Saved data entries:
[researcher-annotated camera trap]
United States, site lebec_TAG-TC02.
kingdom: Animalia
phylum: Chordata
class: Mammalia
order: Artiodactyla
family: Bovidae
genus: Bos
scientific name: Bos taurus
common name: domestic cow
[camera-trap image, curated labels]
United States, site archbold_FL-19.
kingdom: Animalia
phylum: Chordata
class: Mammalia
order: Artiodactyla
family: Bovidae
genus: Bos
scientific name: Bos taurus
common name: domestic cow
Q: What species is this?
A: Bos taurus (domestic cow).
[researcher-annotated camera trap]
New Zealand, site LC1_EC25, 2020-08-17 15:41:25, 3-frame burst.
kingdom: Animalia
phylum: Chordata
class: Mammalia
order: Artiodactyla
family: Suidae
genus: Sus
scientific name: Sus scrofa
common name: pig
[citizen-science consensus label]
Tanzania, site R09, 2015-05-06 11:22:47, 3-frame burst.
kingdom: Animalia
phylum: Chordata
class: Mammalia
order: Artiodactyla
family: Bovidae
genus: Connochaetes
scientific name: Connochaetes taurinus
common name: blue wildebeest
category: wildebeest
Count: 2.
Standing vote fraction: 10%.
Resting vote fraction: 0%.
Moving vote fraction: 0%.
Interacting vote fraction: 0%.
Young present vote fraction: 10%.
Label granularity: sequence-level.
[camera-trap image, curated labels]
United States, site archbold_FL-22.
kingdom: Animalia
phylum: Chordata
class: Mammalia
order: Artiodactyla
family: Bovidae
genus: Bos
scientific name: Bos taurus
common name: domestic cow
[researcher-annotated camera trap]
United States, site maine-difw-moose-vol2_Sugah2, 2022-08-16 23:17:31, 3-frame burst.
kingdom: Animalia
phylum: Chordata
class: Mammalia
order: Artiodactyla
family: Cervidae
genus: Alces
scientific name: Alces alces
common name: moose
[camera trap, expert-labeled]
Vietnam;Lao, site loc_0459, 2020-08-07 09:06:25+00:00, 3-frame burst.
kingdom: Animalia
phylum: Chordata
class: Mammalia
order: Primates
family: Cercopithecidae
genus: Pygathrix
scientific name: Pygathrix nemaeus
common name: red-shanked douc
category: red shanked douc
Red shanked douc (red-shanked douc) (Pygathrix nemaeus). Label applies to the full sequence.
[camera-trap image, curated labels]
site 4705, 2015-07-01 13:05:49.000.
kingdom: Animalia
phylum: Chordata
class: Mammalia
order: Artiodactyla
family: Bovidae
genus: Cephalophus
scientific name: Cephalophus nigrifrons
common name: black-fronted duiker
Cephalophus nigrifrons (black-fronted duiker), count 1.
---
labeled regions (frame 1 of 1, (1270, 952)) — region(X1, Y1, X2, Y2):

YOUR OBJECTIVE: Could you copy exactly the lines from the one containing "family: Cercopithecidae" through the end of the records above, and nothing more?

TASK RESPONSE:
family: Cercopithecidae
genus: Pygathrix
scientific name: Pygathrix nemaeus
common name: red-shanked douc
category: red shanked douc
Red shanked douc (red-shanked douc) (Pygathrix nemaeus). Label applies to the full sequence.
[camera-trap image, curated labels]
site 4705, 2015-07-01 13:05:49.000.
kingdom: Animalia
phylum: Chordata
class: Mammalia
order: Artiodactyla
family: Bovidae
genus: Cephalophus
scientific name: Cephalophus nigrifrons
common name: black-fronted duiker
Cephalophus nigrifrons (black-fronted duiker), count 1.
---
labeled regions (frame 1 of 1, (1270, 952)) — region(X1, Y1, X2, Y2):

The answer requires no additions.